**MATERIAL UNTERSUCHEN**
(A) Kopiere aus dem Textauszug den Teil von "Doch nach dem" bis einschließlich "Vernichtungskrieg zu schützen.".
(B) Welche Rolle übernahmen die Vereinigten Staaten laut dem Textauszug nach dem Zusammenbruch der Sowjetunion?

Doch nach dem Zusammenbruch der Sowjetunion übernahmen die Vereinigten Staaten, wie schon vor einem Jahrhundert, wieder die Rolle des Richters bei der Lösung aller globalen Konflikte und Kriege. Die nach dem Zweiten Weltkrieg geschaffene bipolare Weltordnung wurde in Frage gestellt, und an ihrer Stelle versuchte der Westen, angeführt von den Vereinigten Staaten, eine neue, auf Regeln basierende Weltordnung zu schaffen, die mit seinem neuen Status quo als Sieger des Kalten Krieges vereinbar sein sollte. Die Kernfrage ist aber, ob diese Ordnung in der Lage ist, Kriege einzudämmen, um die Welt vor einem neuen Vernichtungskrieg zu schützen.

**DATENBLOCK**
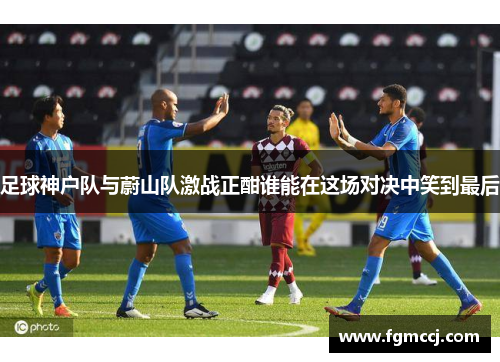 足球神户队与蔚山队激战正酣谁能在这场对决中笑到最后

**GEGEBENE ANTWORTEN**
(A)
Doch nach dem Zusammenbruch der Sowjetunion übernahmen die Vereinigten Staaten, wie schon vor einem Jahrhundert, wieder die Rolle des Richters bei der Lösung aller globalen Konflikte und Kriege. Die nach dem Zweiten Weltkrieg geschaffene bipolare Weltordnung wurde in Frage gestellt, und an ihrer Stelle versuchte der Westen, angeführt von den Vereinigten Staaten, eine neue, auf Regeln basierende Weltordnung zu schaffen, die mit seinem neuen Status quo als Sieger des Kalten Krieges vereinbar sein sollte. Die Kernfrage ist aber, ob diese Ordnung in der Lage ist, Kriege einzudämmen, um die Welt vor einem neuen Vernichtungskrieg zu schützen.

(B) Die Rolle des Richters bei der Lösung aller globalen Konflikte und Kriege.